Suas tarefas
**a.** Na crônica sobre filmes antigos, em que lugar da locadora estava o filme Tarde Demais Para Esquecer?
**b.** Prossiga com a crônica sobre filmes antigos a partir da última frase apresentada.

Documento de origem
● ● ● ● ●

A FICÇÃO DO PASSADO >> Mariana Scherma
Pra não ficar refém das reprises dos canais a cabo nem dos
especiais de Natal da tevê aberta, todo fim de ano eu me cerco de filmes – e da
forma antiga, diga-se, indo até a locadora. E neste ano, Tarde Demais Para Esquecer estava esperando por mim num canto
empoeirado da loja. Foi meu milagrezinho de Natal: de todos os romances
clássicos, era esse que faltava ganhar um OK na minha lista de assistidos. Não
falta mais.
Eu amo os filmes antigos, principalmente os romances, por
vários motivos: a classe dos personagens, a trilha sonora imponente, a educação
no jeito de tratar as pessoas, os vestidos que nunca saem de moda das
protagonistas, a falta de malícia (ou seria a malícia discreta?) nos diálogos,
o colorido desbotado das cenas... A verdade é que hoje todos esses motivos
fazem os clássicos do cinema virarem a maior ficção improvável. Em dias de
Facebook, Instagram, Twitter e 3G, um roteiro como o de Tarde Demais Para Esquecer jamais seria escrito dessa forma.

● ● ● ● ●

Lista de itens
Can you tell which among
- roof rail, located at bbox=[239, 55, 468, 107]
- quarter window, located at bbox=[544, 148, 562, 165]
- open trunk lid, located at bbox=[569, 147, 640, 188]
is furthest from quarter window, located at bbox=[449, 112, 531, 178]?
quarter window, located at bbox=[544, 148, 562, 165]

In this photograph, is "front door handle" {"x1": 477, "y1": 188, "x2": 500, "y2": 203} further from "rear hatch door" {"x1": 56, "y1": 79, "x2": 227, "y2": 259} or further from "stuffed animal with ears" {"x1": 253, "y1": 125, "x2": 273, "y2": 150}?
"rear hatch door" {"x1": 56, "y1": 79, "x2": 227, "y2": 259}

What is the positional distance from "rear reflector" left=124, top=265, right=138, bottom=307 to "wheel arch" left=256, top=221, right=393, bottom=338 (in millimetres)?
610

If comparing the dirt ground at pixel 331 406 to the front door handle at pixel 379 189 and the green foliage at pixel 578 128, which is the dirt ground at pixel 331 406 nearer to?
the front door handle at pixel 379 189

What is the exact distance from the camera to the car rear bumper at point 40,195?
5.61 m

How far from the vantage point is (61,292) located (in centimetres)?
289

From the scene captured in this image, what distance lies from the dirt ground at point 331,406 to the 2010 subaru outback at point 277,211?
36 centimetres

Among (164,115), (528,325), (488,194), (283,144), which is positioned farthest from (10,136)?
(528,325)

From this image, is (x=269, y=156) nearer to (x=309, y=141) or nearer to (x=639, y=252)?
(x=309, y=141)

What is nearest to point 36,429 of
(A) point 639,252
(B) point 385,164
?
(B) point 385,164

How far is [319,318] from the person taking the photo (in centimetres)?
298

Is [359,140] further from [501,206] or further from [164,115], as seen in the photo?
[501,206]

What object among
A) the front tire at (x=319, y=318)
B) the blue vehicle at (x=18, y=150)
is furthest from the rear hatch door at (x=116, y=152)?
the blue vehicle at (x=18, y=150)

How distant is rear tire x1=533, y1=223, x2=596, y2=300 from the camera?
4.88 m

● ● ● ● ●

Respostas em ordem
**a.** Num canto empoeirado da loja.

**b.**
Explico. Pra quem nunca viu, o filme conta a história de Nickie
Ferrante (Cary Grant), um playboy que não trabalha e ama a vida boa, e Terry
McKay (Deborah Kerr), uma ex-cantora que também ama a vida boa (and the pink champagne). Os dois se
conhecem num navio e se apaixonam, mas, como são comprometidos, não podem
escancarar o amor com medo de que a noiva de Nickie e o namorado de Terry descubram.
O ano era 1957 e, nessa época, o futuro casal poderia passar horas conversando
no navio tranquilamente (se não fosse a consciência pesada que dela). Quem
estivesse a bordo até poderia comentar, maaas... cadê provas? Ainda mais quando
Terry joga o filme da máquina do fotógrafo chatão (ou será insistente?) em alto
mar. Perdeu, paparazzo. Em 2012-quase-2013, a primeira conversa dos dois iria direto
para o YouTube, com fotos reveladoras no Instagram.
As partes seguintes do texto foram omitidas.